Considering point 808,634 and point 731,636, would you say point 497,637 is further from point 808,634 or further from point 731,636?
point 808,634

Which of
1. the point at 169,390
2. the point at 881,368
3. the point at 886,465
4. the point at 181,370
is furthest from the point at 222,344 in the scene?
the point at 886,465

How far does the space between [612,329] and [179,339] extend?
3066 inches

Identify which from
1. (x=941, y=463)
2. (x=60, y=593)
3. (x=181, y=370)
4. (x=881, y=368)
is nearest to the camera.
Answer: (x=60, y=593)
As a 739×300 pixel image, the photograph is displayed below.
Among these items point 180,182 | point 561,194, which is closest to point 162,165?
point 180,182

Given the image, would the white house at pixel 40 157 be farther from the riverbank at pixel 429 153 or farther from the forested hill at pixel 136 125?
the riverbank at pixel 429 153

══════════

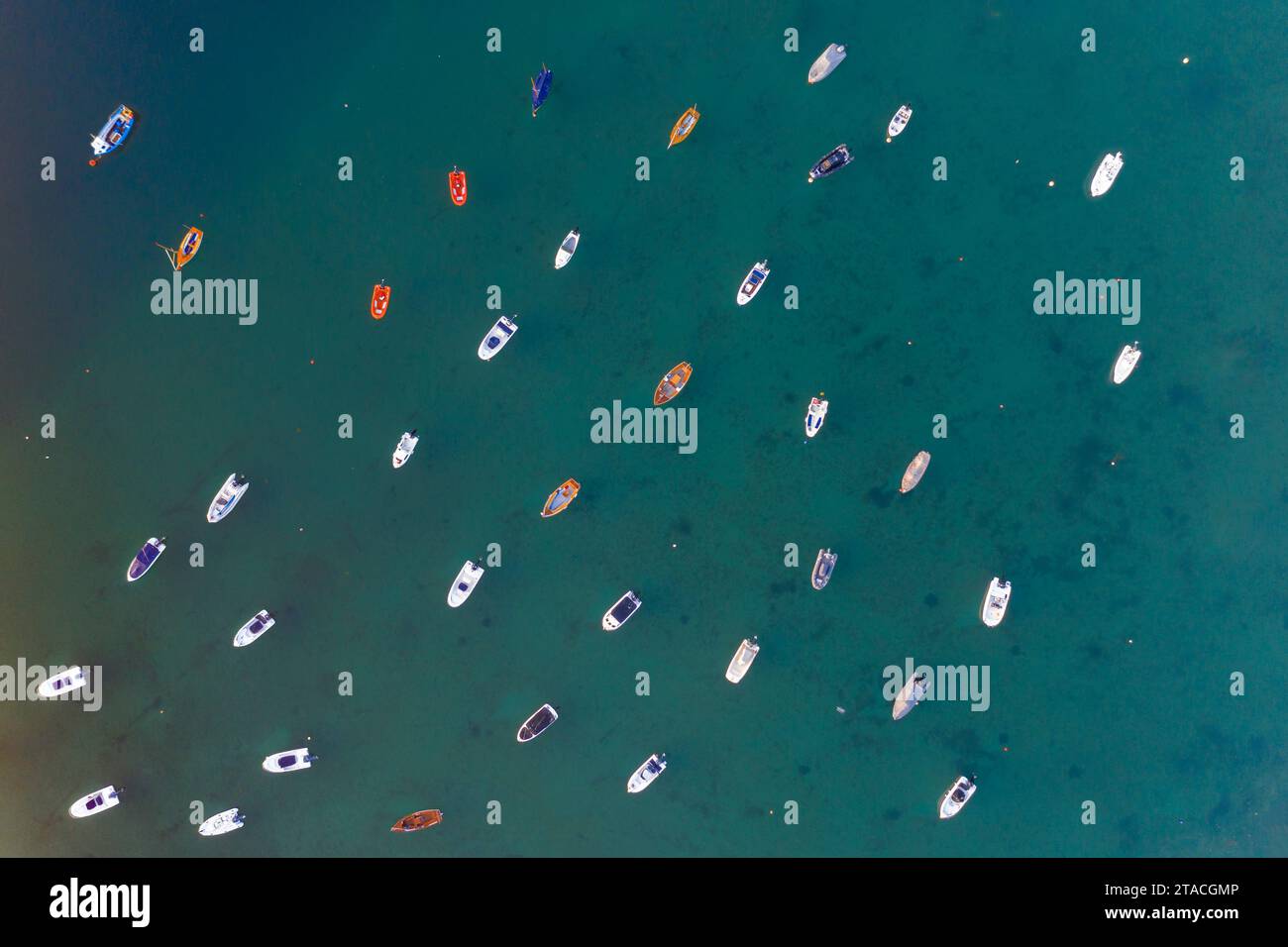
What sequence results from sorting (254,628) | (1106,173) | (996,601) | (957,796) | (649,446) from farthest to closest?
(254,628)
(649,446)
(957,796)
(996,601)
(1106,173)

══════════

■ **Aim**: Copy out each line in the listing above that contains the word "closest".

■ **The completed task**:
Among these items point 180,182 | point 561,194, which is closest to point 162,165?
What sequence results from sorting (254,628) | (1106,173) | (996,601) | (957,796) | (649,446) from farthest to closest?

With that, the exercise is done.